__Instructions for the task__:
Reproduce the lines below from the one that contains "From what you" through the end, inclusive, and add nothing.

__Extracted records__:

· · · · ·

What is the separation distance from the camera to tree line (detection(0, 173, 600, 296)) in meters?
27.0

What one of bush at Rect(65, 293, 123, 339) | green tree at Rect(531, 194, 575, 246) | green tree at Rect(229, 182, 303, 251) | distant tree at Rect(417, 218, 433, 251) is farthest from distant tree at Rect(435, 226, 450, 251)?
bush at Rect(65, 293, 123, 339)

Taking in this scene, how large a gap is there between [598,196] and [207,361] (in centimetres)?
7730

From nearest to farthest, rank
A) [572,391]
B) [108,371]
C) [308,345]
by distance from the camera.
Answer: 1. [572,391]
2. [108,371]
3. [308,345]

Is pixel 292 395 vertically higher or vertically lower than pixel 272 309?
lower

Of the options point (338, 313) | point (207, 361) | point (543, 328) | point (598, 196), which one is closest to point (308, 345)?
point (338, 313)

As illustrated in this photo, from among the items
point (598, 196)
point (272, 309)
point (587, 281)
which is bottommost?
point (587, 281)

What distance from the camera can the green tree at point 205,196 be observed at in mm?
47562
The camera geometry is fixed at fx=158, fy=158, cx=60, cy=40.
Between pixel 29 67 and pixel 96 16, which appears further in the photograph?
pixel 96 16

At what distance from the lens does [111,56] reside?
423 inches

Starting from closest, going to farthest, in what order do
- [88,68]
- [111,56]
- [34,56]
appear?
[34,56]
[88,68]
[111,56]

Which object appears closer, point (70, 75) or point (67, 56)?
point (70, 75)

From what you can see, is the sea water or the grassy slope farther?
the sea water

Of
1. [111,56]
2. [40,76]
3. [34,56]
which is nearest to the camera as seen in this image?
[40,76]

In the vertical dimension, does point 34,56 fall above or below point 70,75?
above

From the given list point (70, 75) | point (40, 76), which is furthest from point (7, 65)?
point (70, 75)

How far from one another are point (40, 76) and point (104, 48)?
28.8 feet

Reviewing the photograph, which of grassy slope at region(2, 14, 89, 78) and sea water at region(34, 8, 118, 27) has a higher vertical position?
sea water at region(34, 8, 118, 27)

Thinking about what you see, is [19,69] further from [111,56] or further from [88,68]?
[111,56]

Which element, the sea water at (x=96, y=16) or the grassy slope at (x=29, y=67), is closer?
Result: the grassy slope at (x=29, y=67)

· · · · ·

__Full output__:
From what you can see, is the sea water or the grassy slope farther?
the sea water

Of
1. [111,56]
2. [40,76]
3. [34,56]
which is nearest to the camera as seen in this image?
[40,76]

In the vertical dimension, does point 34,56 fall above or below point 70,75?
above

From the given list point (70, 75) | point (40, 76), which is furthest from point (7, 65)?
point (70, 75)

How far from one another are point (40, 76) and point (104, 48)?
28.8 feet

Reviewing the photograph, which of grassy slope at region(2, 14, 89, 78) and sea water at region(34, 8, 118, 27) has a higher vertical position?
sea water at region(34, 8, 118, 27)

Thinking about what you see, is [19,69] further from [111,56] or further from [88,68]?
[111,56]

Which element, the sea water at (x=96, y=16) or the grassy slope at (x=29, y=67), is closer?
Result: the grassy slope at (x=29, y=67)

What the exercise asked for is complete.